Association Of Chief Police Officers Reveals Drink/Drug Related Arrest Figures
The number of motorists arrested for alcohol related offences over the festive period fell to 6,550 in 2013, the Association of Chief Police Officers has revealed. The 2012 figure was 7,123 so there was an 8% fall - even though the number of people intercepted by the authorities rose from 175,831 in 2012 to 191,040. Interestingly, of the 6550 motorists arrested 1,675 were under the age of 25. Offences included providing a positive breath sample and refusing to provide a sample. In relation to drug offences, the authorities conducted 513 field impairment tests – a rise from 360 compared to the previous year – which led to 143 arrests. The Police's Festive Drink Drive Campaign ran from November 29th 2013 to January 1st 2014 in England, Wales and Northern Ireland. It was complemented by Brake's “Not A Drop Not A Drag” message that encouraged motorists to behave responsibly and within the law. The road safety charity has praised the police for conducting more roadside tests than in previous years and welcomed the fact that the arrest rate fell. This, of course, suggests that fewer motorists were taking liberties. However, Brake has stressed that there is “a long way to go to completely stamp out the menace”. After all, according to government figures 1 in 6 six deaths on roads in the UK roads are caused by motorists above the drink drive limit.
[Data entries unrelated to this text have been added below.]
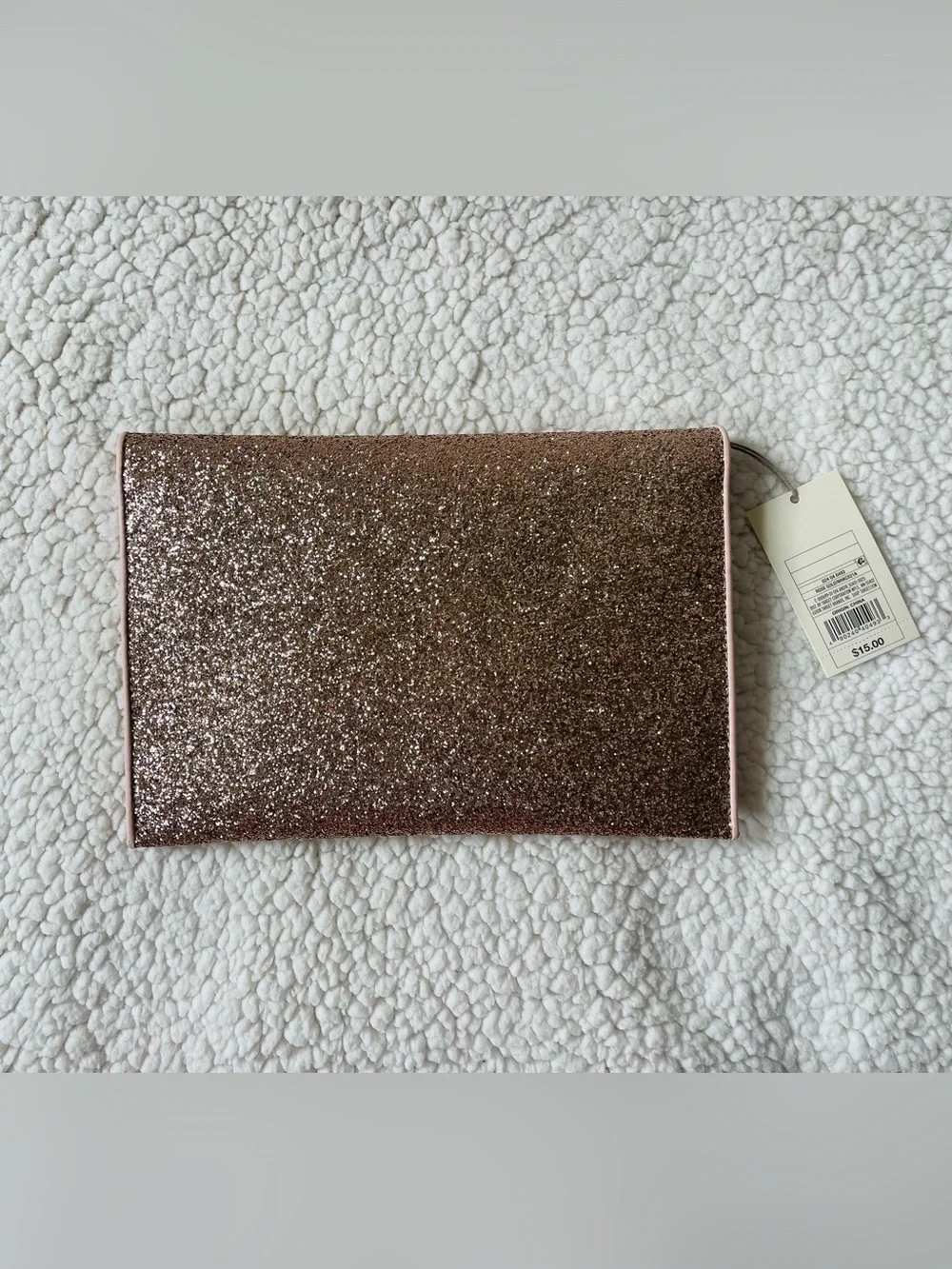 a new day Glitter Envelope Clutch - Rose Gold with Pink Trim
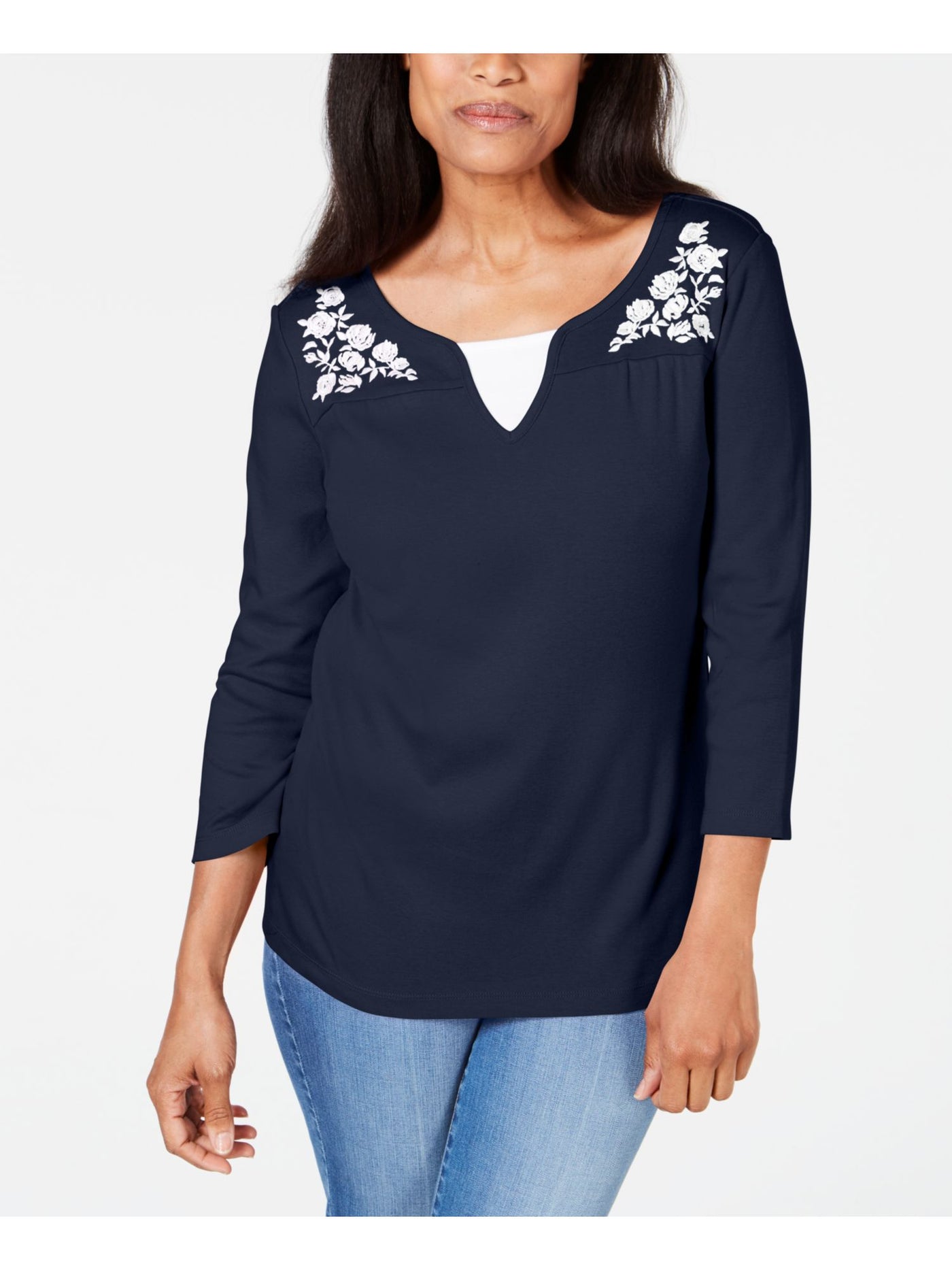 KAREN SCOTT Womens Navy Printed 3/4 Sleeve T-Shirt Petites Size: PP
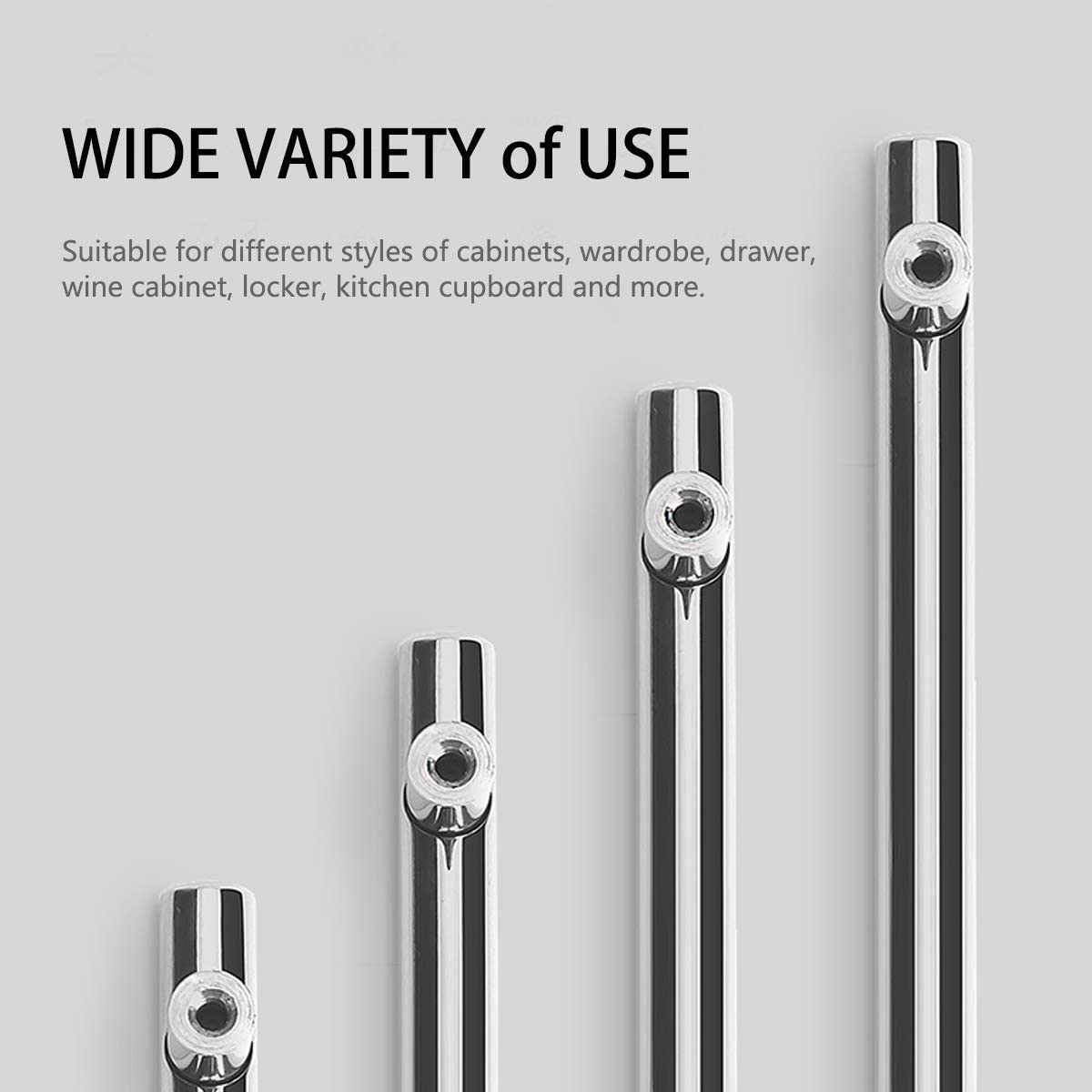 Stainless Steel T Bar Cabinet Handles Polished Chrome Finish, 96mm 3 3/4inch Hole Centers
Brake's Road Safety Expert Discusses Drink Driving
Julie Townsend, Brake's Deputy Chief Executive, said: "It is encouraging to see an increase in vital drink drive enforcement over the festive period and fewer arrests. However drink driving remains one of the biggest killers on our roads and we have some way to go before we persuade all drivers to commit to never driving after drinking. People who persist in drink driving needlessly put the lives of others at grave risk and too often cause crashes that devastate families and communities, all for the sake of a drink.” The road safety expert and campaigner added: “The police do great work catching these irresponsible drivers, but the government needs to give them the backing they need to do their job, by making traffic policing a national priority and adopting a zero tolerance limit. The message needs to be clear: it should be none for the road."